• Given information:
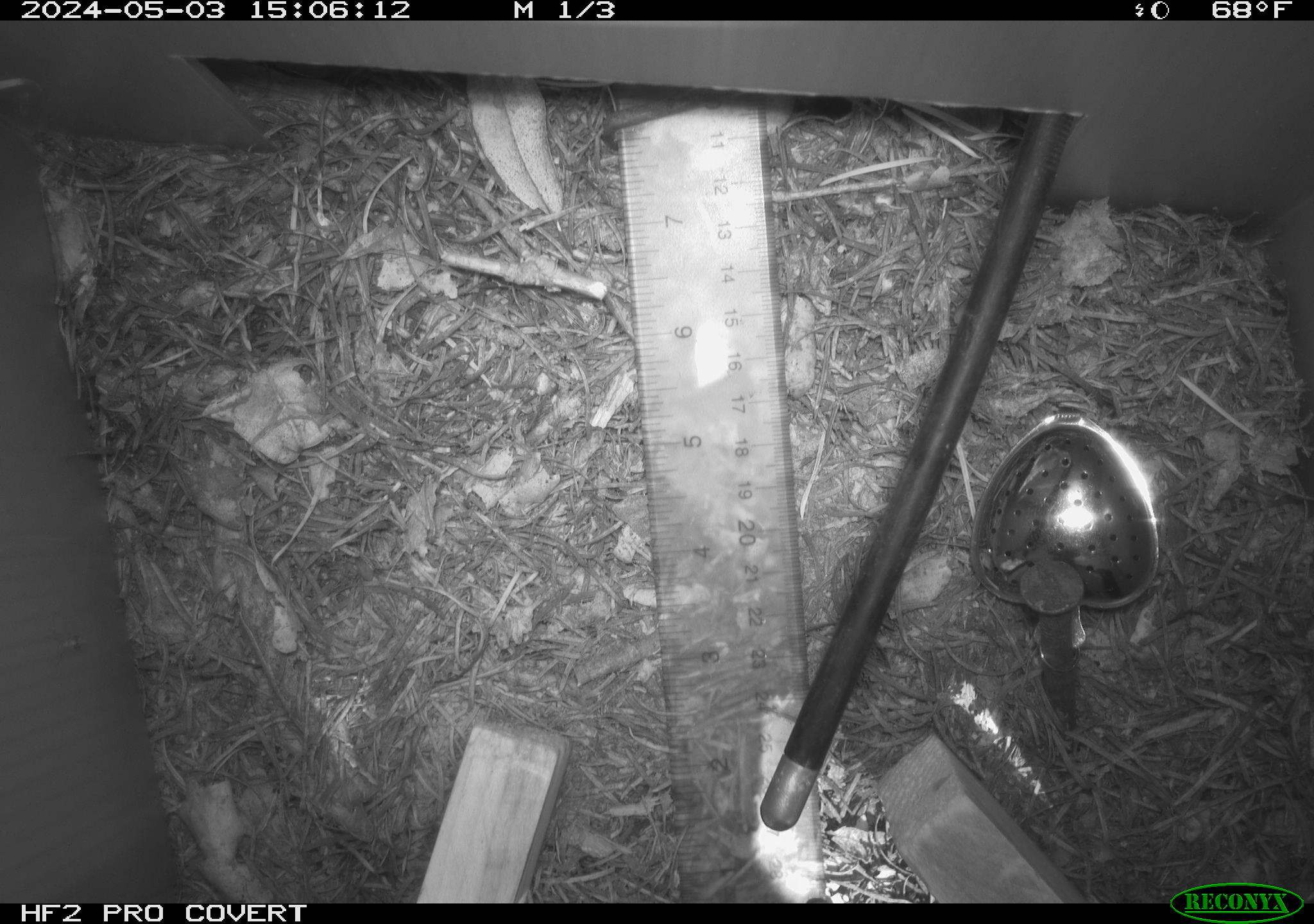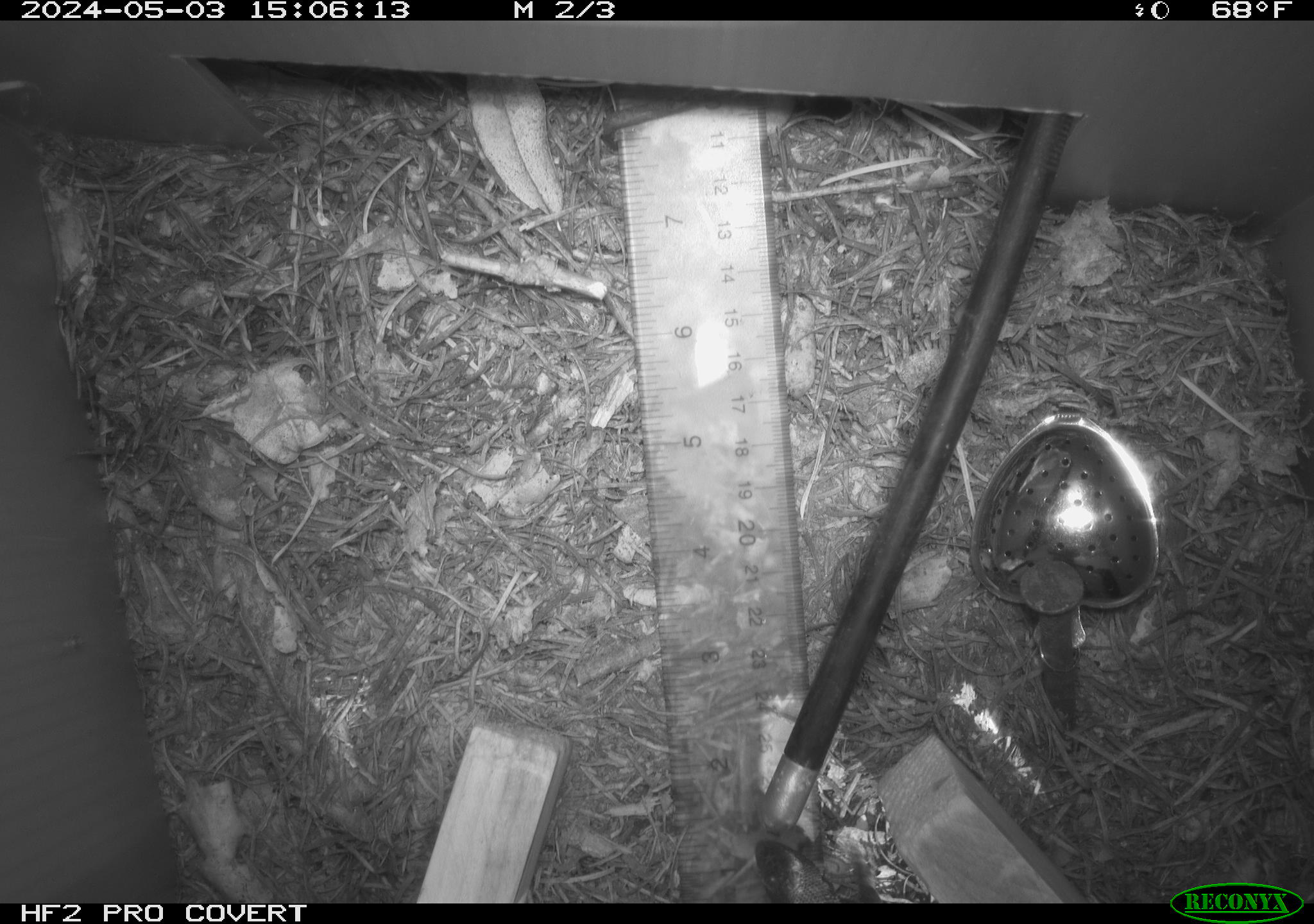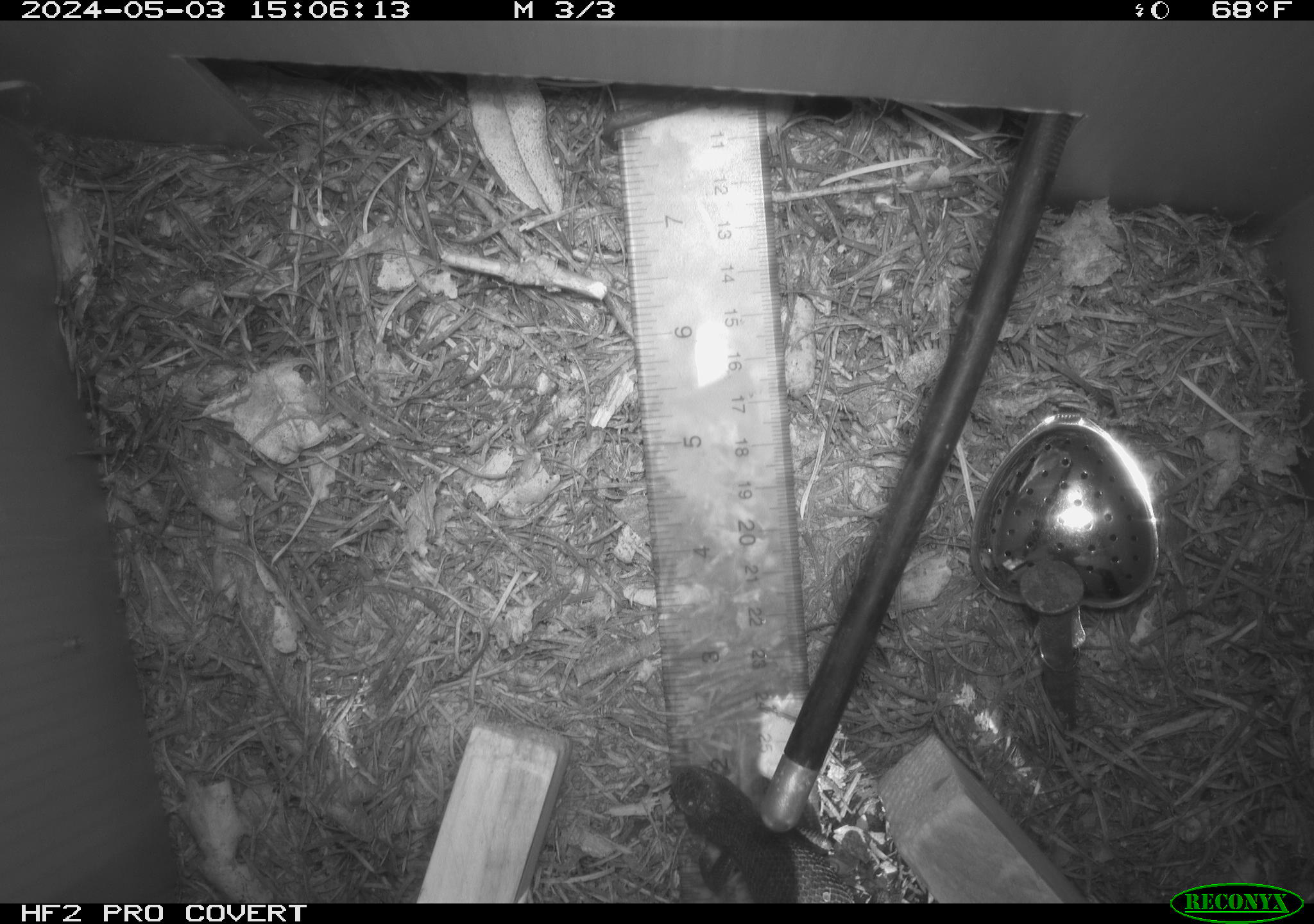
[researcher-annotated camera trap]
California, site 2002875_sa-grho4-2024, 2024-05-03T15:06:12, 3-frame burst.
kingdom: Animalia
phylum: Chordata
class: Reptilia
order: Squamata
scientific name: Squamata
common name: lizards and snakes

• Brief: Every record above must be copied exactly, and no picture may appear in the copy.

• Result of the exercise:
[researcher-annotated camera trap]
California, site 2002875_sa-grho4-2024, 2024-05-03T15:06:12, 3-frame burst.
kingdom: Animalia
phylum: Chordata
class: Reptilia
order: Squamata
scientific name: Squamata
common name: lizards and snakes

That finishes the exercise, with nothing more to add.